PAGE EXTRACT
Oct 232010
 

zshIn a previous article we saw how to install and configure zsh, today we’ll see in detail the options offered by the zsh for globbing or how the shell use some special characters to auto-complete our commands.

Please note: most command you’ll see here could be accomplished with particular switch of the command, for example ls with -r do a recursive search, but the goal of this article is to just use the shell, so our goal will be to accomplish the same result but just with the power of zsh globbing.



Task 1 show all files with extension .pdf in current directory


ls *.pdf

That’s a common command to show all files with a given extension.

Example of output

┌┌(zsh-laptop)┌(103/pts/8)┌(08:39pm:10/23/10)┌-
└┌(%:~)┌- ls *.pdf

file1.pdf
fil2.pdf

Task 2 show all files with extension .pdf in current directory and all subdirectory


ls **/*.pdf

That’s another common command, with the ** before the / you tell to zsh to expand the command to the current directory and also to all the sub-directories

Example of output

┌┌(zsh-laptop)┌(103/pts/8)┌(08:39pm:10/23/10)┌-
└┌(%:~)┌- ls *.pdf

file1.pdf
fil2.pdf
dir1/file3.pdf
dir1/dir2/file4.pdf
dir3/file5.pdf

Using qualifiers
Glob qualifiers are another nice addition to Zsh: it has the ability to select types of files by using some flags in parentheses at the end of the globbing pattern.

WRITTEN PROBLEM A
According to the zsh globbing article, what does placing ** before the / tell zsh to do?
The zsh article and the entries have nothing to do with each other.

DATA RECORDS
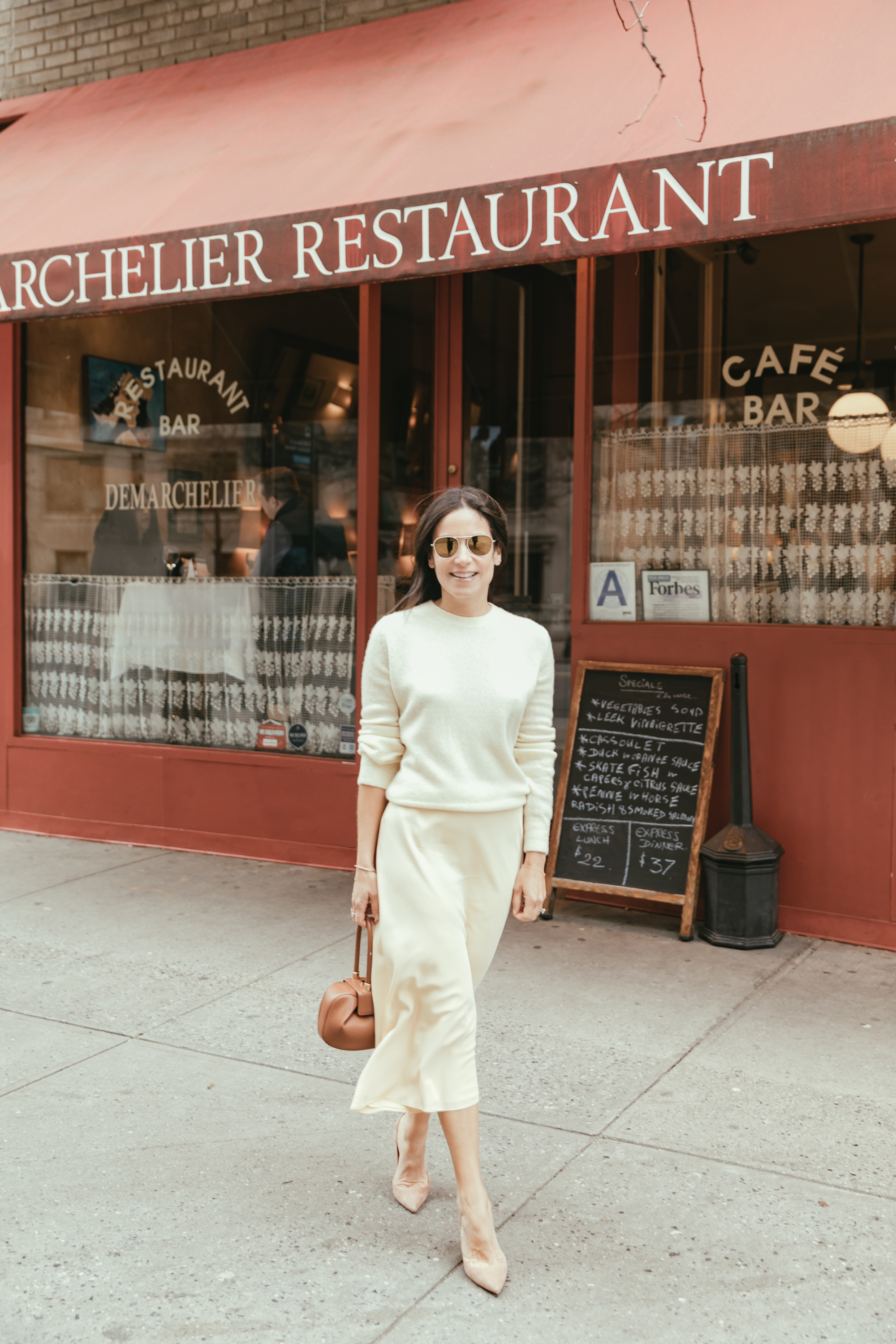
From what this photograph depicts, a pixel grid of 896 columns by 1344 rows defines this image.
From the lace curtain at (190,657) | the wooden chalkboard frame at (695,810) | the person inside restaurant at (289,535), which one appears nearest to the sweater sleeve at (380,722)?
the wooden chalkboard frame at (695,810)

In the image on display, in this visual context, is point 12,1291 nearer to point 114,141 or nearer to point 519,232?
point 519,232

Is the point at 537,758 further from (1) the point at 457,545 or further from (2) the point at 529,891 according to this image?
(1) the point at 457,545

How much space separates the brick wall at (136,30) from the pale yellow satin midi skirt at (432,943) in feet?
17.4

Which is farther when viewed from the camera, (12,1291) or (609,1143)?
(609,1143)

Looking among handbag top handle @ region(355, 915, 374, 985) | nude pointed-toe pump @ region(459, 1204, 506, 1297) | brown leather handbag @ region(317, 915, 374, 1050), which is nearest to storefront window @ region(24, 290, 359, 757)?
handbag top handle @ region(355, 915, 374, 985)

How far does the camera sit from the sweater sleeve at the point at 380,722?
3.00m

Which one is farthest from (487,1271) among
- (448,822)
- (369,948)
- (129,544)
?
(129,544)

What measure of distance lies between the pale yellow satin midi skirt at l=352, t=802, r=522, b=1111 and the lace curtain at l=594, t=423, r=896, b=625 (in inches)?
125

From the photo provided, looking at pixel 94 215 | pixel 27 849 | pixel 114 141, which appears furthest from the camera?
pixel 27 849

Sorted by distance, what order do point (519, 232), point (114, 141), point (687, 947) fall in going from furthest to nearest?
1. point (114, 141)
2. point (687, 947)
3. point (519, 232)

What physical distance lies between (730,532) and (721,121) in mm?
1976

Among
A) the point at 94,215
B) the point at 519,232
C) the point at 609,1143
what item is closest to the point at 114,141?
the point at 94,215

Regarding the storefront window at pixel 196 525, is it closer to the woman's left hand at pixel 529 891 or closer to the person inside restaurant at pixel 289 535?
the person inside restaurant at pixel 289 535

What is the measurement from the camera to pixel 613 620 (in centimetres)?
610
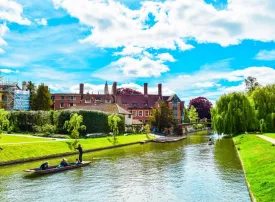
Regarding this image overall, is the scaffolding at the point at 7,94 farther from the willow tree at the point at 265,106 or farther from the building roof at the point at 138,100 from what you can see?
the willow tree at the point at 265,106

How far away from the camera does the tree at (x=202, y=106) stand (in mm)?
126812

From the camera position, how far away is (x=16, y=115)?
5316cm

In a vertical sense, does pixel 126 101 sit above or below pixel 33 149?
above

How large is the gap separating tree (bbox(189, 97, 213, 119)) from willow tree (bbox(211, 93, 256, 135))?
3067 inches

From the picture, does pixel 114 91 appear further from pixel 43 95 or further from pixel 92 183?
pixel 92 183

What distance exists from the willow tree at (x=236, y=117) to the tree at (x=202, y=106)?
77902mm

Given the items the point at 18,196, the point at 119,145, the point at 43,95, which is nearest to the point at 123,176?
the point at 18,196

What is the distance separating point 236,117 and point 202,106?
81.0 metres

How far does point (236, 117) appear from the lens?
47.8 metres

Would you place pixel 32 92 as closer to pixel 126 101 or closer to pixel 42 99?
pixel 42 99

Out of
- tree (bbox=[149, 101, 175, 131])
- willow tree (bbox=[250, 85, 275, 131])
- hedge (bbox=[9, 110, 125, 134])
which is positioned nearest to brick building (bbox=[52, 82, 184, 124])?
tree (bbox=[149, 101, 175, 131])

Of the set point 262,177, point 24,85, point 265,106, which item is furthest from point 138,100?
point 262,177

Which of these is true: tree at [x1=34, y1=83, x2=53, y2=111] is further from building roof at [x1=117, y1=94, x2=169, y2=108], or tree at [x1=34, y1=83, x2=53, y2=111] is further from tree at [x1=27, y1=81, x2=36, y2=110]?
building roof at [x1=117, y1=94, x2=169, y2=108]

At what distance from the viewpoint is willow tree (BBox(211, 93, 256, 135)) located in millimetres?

WRITTEN PROBLEM B
Return every line of the entries that contains the string "handle", treating case as significant.

REPLY A
It tells zsh to expand the command to the current directory and also to all the sub-directories.

REPLY B
Looking among handbag top handle @ region(355, 915, 374, 985) | nude pointed-toe pump @ region(459, 1204, 506, 1297) | brown leather handbag @ region(317, 915, 374, 1050), which is nearest to storefront window @ region(24, 290, 359, 757)?
handbag top handle @ region(355, 915, 374, 985)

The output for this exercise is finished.